Continue the excerpt below on polar range-azimuth representation for LiDAR, starting right after its final sentence; the data that follows it is not part of this excerpt.

Text excerpt =
....
Polar representation
Instead of voxelizing into $(x, y)$, we voxelize into $(r, \theta)$: range and azimuth. This gives a range-azimuth image of shape $(R, A, C)$ where:
- $R$ = number of range bins (e.g., 512 for 0–100 m)
- $A$ = number of azimuth bins (e.g., 512 for 360°)
- $C$ = feature channels (intensity, height, occupancy, …)
Each LiDAR beam now maps to exactly one cell. The representation is uniformly dense — no over- or under-sampling by design.
Attention in polar space
We use a learned positional bias that scales the attention weights by range:
$$\text{Attention}(Q, K, V) = \text{softmax}\!\left(\frac{QK^\top}{\sqrt{d}} + B(r)\right) V$$where $B(r) \in \mathbb{R}^{H \times L \times L}$ is a learned per-range-bin bias. This lets the model adaptively widen or narrow its effective receptive field with range.
....
Items =
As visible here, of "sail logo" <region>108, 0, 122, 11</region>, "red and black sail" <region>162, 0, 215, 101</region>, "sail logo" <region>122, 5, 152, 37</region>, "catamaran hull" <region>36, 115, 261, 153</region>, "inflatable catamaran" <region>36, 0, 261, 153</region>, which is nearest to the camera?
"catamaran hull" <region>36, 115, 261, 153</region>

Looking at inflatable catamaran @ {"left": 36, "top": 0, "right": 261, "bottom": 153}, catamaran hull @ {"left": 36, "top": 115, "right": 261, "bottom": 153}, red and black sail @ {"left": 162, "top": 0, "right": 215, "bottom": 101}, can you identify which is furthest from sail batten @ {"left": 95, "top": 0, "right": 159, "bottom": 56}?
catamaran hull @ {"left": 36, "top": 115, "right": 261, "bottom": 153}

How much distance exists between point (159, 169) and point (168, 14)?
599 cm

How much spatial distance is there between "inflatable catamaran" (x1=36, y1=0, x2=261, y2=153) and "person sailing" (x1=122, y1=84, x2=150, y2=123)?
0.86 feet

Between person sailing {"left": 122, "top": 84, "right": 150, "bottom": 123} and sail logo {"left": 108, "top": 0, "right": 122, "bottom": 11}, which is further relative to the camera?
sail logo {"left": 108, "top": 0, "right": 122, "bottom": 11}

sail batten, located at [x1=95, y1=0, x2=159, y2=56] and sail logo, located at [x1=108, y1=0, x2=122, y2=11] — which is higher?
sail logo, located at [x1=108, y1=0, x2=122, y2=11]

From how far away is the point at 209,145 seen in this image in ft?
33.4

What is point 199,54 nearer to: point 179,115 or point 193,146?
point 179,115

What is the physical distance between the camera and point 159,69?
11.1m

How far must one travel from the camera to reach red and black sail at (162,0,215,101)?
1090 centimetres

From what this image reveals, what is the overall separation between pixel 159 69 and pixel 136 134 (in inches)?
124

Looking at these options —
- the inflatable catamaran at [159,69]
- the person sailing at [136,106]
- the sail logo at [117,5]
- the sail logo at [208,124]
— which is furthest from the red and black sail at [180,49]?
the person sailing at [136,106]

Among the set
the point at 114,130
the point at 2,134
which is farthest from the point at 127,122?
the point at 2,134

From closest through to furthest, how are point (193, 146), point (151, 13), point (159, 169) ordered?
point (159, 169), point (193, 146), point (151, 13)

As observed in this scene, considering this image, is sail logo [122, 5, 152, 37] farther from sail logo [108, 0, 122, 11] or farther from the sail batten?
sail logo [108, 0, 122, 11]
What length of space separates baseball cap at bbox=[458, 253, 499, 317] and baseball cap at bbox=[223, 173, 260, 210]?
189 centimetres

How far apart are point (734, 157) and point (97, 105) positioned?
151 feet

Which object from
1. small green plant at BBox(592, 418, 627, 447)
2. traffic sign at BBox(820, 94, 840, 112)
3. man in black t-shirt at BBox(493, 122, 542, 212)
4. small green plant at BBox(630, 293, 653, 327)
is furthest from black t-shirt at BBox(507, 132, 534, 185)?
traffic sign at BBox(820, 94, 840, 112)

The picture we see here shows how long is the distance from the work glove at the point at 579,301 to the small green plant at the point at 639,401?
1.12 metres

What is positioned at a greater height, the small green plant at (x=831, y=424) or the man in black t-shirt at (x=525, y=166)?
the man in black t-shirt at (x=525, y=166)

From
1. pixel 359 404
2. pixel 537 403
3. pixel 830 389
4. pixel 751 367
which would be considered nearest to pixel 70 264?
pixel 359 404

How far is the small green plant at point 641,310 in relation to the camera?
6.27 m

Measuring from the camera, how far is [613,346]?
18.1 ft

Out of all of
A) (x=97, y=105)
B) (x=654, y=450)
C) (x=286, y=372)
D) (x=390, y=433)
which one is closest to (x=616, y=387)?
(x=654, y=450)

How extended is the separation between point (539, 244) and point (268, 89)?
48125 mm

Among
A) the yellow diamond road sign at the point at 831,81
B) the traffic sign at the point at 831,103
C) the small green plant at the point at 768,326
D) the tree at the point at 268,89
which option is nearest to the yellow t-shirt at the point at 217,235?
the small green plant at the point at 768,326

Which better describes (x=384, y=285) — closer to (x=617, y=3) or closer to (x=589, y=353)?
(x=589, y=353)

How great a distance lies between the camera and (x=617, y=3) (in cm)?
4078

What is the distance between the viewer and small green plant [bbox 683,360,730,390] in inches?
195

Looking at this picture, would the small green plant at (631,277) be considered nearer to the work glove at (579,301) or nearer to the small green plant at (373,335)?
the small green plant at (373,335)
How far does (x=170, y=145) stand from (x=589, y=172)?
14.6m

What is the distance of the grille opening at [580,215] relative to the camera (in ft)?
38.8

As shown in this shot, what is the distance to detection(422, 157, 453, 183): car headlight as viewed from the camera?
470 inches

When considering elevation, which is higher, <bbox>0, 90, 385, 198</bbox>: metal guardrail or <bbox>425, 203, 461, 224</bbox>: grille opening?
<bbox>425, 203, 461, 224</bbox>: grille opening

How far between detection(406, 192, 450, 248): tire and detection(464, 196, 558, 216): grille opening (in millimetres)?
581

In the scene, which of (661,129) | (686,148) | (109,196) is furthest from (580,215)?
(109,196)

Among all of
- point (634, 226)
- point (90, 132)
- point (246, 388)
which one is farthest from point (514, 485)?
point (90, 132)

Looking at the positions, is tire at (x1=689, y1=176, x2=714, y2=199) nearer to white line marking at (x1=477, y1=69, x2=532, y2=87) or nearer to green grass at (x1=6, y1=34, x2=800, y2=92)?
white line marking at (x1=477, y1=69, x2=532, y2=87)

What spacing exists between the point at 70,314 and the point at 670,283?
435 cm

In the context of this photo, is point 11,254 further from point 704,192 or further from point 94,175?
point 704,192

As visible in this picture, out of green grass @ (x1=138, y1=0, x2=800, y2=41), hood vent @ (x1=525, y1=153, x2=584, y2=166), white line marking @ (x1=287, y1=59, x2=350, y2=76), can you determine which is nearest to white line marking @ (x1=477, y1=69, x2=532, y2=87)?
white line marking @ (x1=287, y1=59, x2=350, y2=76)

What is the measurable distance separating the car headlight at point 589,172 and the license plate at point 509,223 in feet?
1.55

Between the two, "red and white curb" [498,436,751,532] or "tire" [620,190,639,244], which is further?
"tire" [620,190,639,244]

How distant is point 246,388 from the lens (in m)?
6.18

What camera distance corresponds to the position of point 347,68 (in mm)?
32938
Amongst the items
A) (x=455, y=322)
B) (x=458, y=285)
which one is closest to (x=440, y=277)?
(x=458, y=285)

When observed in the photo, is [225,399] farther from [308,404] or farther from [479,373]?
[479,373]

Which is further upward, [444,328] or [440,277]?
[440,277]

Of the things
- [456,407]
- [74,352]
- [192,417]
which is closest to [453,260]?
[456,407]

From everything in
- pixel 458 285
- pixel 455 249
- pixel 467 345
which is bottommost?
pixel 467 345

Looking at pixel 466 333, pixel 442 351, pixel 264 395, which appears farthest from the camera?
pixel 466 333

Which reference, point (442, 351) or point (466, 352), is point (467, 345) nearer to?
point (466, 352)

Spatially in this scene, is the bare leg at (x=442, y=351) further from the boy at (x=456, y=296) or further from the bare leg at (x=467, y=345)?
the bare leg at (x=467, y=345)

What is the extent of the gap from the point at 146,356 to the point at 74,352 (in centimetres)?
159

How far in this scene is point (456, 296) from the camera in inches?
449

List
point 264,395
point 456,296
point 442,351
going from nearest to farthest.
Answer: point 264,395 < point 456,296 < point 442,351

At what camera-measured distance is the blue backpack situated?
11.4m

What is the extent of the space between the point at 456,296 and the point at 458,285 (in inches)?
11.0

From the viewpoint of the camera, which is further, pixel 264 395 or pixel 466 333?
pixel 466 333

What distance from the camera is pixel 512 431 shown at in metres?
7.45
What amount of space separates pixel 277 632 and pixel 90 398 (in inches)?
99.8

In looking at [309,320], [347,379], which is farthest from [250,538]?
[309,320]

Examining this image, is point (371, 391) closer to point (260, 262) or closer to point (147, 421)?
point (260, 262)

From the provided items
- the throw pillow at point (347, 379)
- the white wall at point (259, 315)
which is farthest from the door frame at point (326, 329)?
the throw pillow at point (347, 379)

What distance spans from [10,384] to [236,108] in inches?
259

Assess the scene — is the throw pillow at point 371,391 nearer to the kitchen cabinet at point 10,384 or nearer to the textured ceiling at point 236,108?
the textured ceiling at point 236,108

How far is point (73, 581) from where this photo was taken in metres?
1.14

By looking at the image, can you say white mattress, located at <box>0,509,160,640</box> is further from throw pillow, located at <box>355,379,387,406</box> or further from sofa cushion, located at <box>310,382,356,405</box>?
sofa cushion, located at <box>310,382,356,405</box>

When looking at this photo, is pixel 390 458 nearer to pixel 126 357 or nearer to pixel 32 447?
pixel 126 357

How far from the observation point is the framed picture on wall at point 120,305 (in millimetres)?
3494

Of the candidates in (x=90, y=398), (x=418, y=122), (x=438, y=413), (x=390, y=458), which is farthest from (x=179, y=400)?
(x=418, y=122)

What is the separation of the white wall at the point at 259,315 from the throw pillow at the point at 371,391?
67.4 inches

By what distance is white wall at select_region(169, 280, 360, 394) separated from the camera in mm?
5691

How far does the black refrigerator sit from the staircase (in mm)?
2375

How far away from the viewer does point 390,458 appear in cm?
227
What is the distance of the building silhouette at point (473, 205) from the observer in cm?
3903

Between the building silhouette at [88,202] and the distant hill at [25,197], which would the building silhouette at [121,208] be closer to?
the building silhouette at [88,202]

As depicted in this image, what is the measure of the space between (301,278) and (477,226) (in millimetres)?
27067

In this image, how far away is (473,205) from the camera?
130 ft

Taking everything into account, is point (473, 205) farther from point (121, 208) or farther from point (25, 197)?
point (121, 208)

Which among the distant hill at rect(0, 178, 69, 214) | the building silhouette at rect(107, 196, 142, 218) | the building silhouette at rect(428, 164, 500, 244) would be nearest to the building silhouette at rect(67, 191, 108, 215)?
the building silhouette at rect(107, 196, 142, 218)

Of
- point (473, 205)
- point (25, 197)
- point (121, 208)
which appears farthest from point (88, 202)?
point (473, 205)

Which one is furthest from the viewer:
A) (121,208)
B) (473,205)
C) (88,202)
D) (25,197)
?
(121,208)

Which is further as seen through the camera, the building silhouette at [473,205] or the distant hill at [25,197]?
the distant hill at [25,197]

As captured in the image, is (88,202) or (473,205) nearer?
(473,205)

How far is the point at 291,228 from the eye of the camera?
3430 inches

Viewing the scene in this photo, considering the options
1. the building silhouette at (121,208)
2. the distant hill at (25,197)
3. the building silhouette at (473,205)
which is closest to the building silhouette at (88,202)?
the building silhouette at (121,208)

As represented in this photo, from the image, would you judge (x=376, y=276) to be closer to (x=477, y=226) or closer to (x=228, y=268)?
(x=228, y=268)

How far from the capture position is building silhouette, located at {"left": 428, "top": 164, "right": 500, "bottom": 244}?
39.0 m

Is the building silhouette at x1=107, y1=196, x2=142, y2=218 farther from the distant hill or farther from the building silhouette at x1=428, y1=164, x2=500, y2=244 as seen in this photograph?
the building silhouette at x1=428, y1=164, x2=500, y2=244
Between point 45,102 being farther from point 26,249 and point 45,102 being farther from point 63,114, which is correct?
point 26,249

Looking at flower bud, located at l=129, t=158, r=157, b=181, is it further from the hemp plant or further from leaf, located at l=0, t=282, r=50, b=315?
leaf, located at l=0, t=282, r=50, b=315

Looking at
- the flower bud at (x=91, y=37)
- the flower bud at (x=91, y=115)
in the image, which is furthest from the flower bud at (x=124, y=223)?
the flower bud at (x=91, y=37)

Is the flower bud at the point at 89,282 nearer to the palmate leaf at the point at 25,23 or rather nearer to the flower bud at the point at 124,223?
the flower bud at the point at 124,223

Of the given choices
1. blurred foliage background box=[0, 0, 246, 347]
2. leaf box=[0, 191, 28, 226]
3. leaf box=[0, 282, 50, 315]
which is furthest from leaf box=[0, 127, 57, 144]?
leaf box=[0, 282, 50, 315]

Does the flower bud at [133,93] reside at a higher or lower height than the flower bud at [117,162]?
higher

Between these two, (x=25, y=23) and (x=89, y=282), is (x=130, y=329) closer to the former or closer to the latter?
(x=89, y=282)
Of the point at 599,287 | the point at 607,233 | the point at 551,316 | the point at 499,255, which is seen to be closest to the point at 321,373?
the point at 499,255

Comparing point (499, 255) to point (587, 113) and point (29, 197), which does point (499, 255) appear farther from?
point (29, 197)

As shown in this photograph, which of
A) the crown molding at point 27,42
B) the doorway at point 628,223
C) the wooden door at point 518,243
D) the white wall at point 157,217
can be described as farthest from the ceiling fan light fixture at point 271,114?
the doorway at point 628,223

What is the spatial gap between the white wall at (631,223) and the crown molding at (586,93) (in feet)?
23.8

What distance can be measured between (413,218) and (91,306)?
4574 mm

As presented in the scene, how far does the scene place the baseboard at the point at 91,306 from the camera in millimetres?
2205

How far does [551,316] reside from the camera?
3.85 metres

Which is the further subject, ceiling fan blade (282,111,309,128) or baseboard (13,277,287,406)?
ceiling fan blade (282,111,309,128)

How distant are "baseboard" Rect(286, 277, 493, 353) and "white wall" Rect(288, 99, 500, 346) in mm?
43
....
Response to the exercise =
Streaming inference
A standard LiDAR stack accumulates a full 360° sweep before running detection (~100 ms at 10 Hz). With a polar representation you can process partial sweeps:
$$\text{latency}_{\text{Cartesian}} \approx 100 + 80 = 180 \text{ ms}$$ $$\text{latency}_{\text{polar streaming}} \approx \frac{100}{12} + 12 \approx 20 \text{ ms}$$This 9× latency reduction is the main practical argument for polar representations in safety-critical systems.
Key implementation
def polar_voxelize(points, r_bins=512, a_bins=512, r_max=100.0):
x, y, z, intensity = points[:, 0], points[:, 1], points[:, 2], points[:, 3]
r = torch.sqrt(x**2 + y**2).clamp(0, r_max)
a = (torch.atan2(y, x) + math.pi) / (2 * math.pi) # [0, 1]
r_idx = (r / r_max * r_bins).long().clamp(0, r_bins - 1)
a_idx = (a * a_bins).long().clamp(0, a_bins - 1)
voxel = torch.zeros(r_bins, a_bins, 4)
voxel[r_idx, a_idx] = torch.stack([x, y, z, intensity], dim=-1)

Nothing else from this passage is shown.